Right now, the choice between buying a home inDublin or renting is not much of a choice, writes Claire Byrne

I'M IN the process of making a landmark decision this week. I am trying to decide whether or not to buy a house in this country. I was mulling over this big question when An Taoiseach and the Minister for Finance told us, with great fanfare, about all the money they have to spend on improving our infrastructure, our roads and the housing situation over the next seven years, but their polished performances have not lessened my quandary.

They tell us that Euro21bn has been set aside to address the need for social and affordable housing in Ireland over the next seven years. But this means nothing to those of us who earn a decent salary and still have to decide whether to suffer the hell of commuting or buy in one of the many areas of outer Dublin suburbia often beset by social problems and crime. On The Breakfast Show on Newstalk during the week, I asked Brian Cowen what is in the National Development Plan for this generation of thirtysomethings facing the same decision as I am.
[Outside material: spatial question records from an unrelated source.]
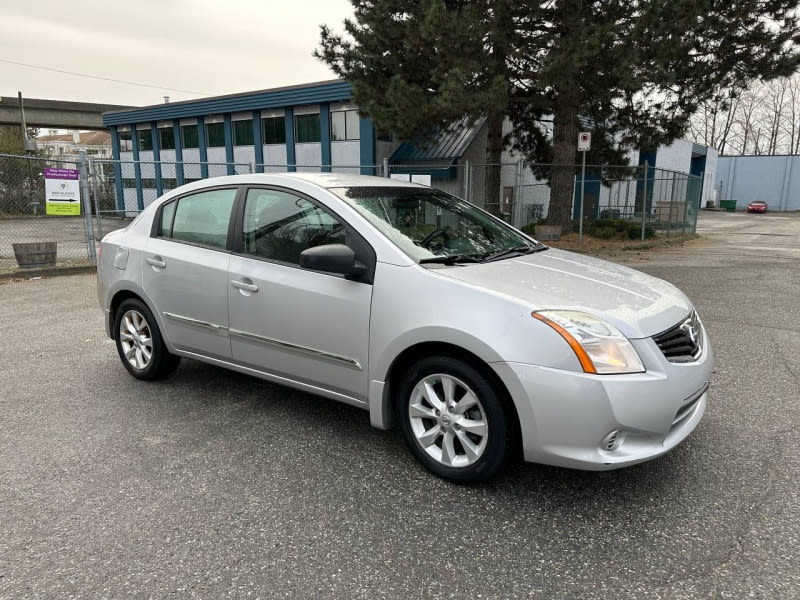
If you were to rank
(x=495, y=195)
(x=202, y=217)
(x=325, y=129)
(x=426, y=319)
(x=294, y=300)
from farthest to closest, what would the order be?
(x=325, y=129) < (x=495, y=195) < (x=202, y=217) < (x=294, y=300) < (x=426, y=319)

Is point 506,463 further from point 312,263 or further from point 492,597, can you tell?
point 312,263

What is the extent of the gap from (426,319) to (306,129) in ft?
85.0

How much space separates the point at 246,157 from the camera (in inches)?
1182

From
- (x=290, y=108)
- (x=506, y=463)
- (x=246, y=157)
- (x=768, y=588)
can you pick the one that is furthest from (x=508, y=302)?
(x=246, y=157)

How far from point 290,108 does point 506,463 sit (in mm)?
27134

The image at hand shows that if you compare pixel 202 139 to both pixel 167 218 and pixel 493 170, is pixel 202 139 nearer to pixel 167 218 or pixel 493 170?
pixel 493 170

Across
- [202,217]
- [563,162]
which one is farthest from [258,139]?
[202,217]

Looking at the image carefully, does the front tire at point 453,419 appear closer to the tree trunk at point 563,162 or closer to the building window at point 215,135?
the tree trunk at point 563,162

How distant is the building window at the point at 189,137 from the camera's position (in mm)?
32844

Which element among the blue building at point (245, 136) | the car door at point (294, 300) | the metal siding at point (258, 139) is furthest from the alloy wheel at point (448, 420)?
the metal siding at point (258, 139)

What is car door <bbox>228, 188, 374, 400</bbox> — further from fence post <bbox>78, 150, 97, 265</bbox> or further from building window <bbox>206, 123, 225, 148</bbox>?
building window <bbox>206, 123, 225, 148</bbox>

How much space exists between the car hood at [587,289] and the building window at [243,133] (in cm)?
2863

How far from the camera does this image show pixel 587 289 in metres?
3.19

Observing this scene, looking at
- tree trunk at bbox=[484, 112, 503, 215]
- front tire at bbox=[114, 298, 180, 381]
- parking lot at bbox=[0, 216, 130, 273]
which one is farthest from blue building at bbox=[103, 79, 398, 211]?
front tire at bbox=[114, 298, 180, 381]
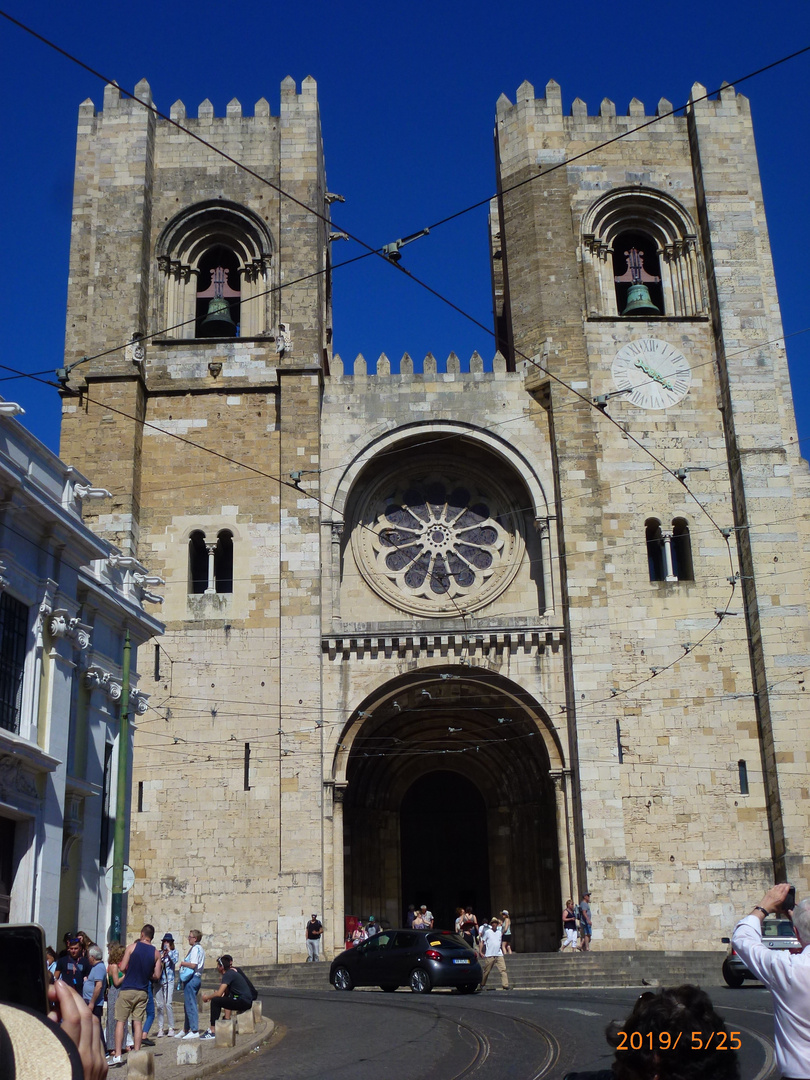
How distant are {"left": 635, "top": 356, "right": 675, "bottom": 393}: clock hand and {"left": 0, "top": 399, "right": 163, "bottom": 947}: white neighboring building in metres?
13.3

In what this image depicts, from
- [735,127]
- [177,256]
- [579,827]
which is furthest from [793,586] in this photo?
[177,256]

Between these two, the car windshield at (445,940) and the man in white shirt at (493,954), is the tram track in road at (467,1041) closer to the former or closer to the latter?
the car windshield at (445,940)

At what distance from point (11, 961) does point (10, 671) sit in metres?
11.3

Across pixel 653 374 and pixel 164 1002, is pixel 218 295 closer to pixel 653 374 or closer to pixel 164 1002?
pixel 653 374

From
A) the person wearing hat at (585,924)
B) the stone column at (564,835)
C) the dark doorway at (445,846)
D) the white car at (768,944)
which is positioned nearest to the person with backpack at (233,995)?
the white car at (768,944)

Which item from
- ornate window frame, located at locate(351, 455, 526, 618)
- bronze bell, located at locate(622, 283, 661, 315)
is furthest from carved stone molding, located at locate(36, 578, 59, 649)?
bronze bell, located at locate(622, 283, 661, 315)

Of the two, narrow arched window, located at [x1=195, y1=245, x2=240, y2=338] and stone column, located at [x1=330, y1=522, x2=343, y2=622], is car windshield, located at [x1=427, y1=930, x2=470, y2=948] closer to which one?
stone column, located at [x1=330, y1=522, x2=343, y2=622]

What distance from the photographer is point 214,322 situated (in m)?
27.6

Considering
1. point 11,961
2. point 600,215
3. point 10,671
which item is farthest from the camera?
point 600,215

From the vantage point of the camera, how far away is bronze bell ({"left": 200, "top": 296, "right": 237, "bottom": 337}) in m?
27.4

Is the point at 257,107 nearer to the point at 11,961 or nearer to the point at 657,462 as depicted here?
the point at 657,462

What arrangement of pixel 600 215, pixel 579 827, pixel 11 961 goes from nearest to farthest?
1. pixel 11 961
2. pixel 579 827
3. pixel 600 215

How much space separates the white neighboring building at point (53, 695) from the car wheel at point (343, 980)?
380cm
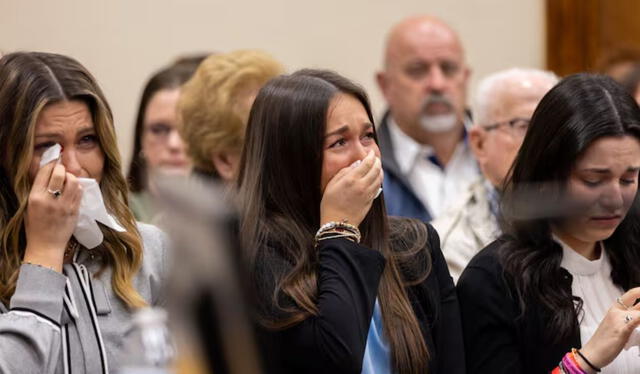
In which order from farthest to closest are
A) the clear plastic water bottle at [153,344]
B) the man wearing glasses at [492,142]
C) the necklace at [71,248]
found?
the man wearing glasses at [492,142], the necklace at [71,248], the clear plastic water bottle at [153,344]

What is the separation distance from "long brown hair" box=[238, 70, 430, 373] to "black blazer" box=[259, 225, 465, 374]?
0.13 ft

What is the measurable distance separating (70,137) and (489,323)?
0.91 meters

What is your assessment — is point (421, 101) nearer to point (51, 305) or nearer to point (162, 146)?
point (162, 146)

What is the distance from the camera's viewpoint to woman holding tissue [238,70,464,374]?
6.97 feet

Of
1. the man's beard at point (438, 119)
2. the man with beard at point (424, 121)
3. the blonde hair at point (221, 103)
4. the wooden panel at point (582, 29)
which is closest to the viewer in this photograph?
the blonde hair at point (221, 103)

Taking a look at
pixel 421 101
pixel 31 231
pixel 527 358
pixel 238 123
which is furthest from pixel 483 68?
pixel 31 231

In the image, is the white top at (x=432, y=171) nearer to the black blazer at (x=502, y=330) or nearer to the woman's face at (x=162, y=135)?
the woman's face at (x=162, y=135)

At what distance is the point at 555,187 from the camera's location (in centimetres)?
241

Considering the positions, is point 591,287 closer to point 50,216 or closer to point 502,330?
point 502,330

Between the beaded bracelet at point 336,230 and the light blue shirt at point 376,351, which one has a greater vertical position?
the beaded bracelet at point 336,230

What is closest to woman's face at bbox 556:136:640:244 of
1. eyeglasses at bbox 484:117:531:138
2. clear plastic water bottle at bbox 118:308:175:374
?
eyeglasses at bbox 484:117:531:138

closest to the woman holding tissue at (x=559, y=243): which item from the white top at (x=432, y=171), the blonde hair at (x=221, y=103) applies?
the blonde hair at (x=221, y=103)

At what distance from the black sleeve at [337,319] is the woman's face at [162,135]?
1666 mm

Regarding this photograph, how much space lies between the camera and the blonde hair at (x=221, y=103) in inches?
123
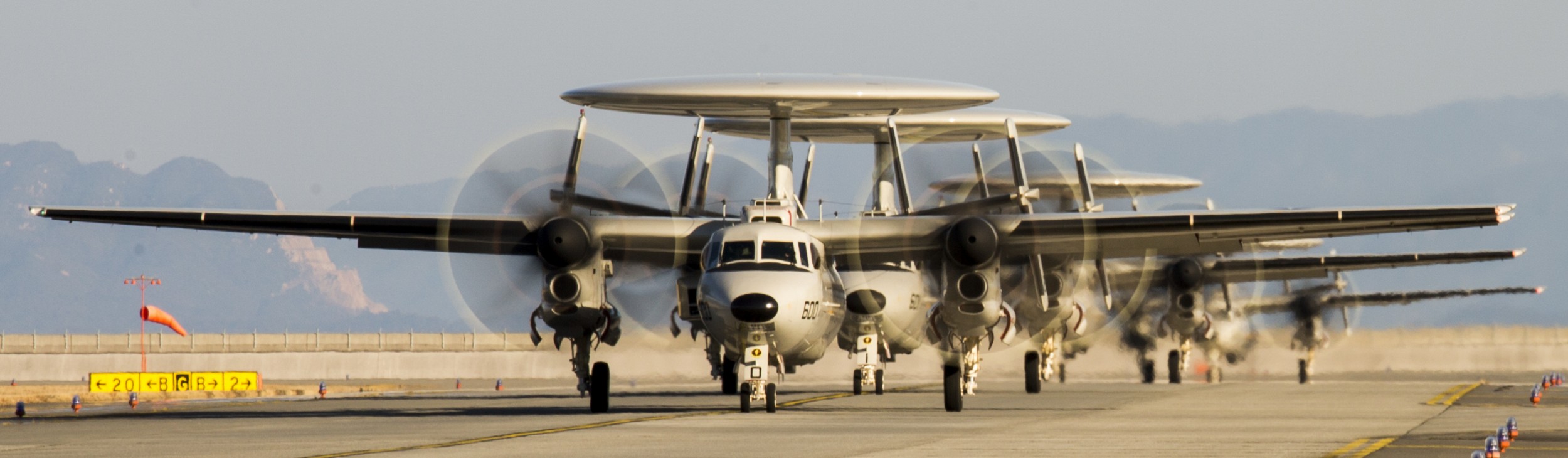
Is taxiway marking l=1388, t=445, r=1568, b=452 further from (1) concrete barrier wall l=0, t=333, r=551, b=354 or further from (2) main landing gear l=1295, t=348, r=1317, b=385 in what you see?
(1) concrete barrier wall l=0, t=333, r=551, b=354

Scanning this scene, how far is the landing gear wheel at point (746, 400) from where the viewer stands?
28620mm

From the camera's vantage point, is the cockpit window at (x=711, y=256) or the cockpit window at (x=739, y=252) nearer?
the cockpit window at (x=739, y=252)

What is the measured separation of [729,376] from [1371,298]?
3240 centimetres

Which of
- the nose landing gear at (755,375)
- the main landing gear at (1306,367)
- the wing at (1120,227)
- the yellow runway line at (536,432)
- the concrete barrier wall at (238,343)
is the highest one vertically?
the wing at (1120,227)

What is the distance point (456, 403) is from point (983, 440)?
16736mm

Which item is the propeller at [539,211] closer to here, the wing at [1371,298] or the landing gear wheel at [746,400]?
the landing gear wheel at [746,400]

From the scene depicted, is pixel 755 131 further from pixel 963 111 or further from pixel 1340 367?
pixel 1340 367

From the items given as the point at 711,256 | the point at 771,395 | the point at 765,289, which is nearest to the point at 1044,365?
the point at 771,395

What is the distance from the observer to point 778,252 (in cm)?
2830

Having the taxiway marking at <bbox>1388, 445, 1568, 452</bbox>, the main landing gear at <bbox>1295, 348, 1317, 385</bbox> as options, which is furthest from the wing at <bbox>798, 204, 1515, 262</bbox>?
the main landing gear at <bbox>1295, 348, 1317, 385</bbox>

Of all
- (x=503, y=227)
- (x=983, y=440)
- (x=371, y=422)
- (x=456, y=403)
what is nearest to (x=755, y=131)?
(x=456, y=403)

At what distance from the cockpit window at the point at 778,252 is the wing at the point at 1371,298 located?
3564cm

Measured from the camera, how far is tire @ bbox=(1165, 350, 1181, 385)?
54.3 metres

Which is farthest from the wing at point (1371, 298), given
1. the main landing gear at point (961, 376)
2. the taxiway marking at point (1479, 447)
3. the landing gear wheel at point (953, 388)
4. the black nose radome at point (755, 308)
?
the taxiway marking at point (1479, 447)
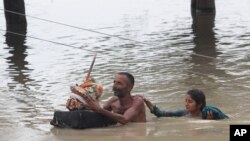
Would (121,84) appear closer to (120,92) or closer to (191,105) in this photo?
(120,92)

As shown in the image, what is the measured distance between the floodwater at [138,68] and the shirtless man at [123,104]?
0.38 ft

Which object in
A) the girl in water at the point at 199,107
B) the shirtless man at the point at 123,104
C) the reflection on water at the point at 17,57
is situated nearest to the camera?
the shirtless man at the point at 123,104

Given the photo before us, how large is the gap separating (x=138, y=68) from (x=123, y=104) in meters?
5.10

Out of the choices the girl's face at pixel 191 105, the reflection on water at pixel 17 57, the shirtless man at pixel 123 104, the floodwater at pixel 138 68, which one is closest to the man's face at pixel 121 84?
the shirtless man at pixel 123 104

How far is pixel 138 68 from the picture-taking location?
1102cm

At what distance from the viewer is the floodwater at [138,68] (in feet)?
18.7

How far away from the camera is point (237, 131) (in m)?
4.58

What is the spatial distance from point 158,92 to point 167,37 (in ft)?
21.4

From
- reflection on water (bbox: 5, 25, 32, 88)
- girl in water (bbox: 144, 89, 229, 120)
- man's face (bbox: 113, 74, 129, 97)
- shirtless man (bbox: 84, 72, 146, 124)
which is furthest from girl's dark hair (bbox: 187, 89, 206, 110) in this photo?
reflection on water (bbox: 5, 25, 32, 88)

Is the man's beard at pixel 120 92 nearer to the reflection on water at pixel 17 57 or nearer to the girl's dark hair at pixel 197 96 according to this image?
the girl's dark hair at pixel 197 96

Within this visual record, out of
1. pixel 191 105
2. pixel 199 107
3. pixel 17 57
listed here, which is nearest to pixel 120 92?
pixel 191 105

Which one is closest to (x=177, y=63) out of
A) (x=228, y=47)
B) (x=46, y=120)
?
(x=228, y=47)

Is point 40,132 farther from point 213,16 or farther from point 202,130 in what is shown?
point 213,16

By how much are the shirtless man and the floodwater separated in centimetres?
12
He told me that the government is investing in new trains and roads. Great.

The government's plan cited poor quality of life for us Celtic warriors as being one of the main reasons why it feels it has to lash money at the country for the next seven years. They got that one right. Quality of life for most people trying to live and work in urban areas is rubbish. We cannot expect to own a home close to where we work, unless we are prepared to sink ourselves in debt for a doll size apartment and hope the crash doesn't happen. Instead we either rent, or buy in one of the badly planned suburbs with their soulless housing estates, poor transport links and general lack of facilities.

A friend of mine who owned her own apartment in Dublin is planning her second baby and has had to sell up and move to a 'commuter town' in order to have, what she feels, is a proper home to rear her family in. But what kind of life is she facing? A two-hour commute on the train every day to Dublin, leaving at 6am and getting back home after eight. How can she be expected to raise children, hold down a job and stay sane? At least the National Development Plan will give her a comfortable train sometime over the next seven years.

Another friend earns a very respectable salary in central Dublin, but despite being in her mid 30s, she has no intention of buying a home either. Her bank has told her that they will loan her enough to allow her to buy an apartment in a distinctly dodgy part of the city, somewhere she has no desire to live. So when the choice is between quality of life and owning a home, she chose life.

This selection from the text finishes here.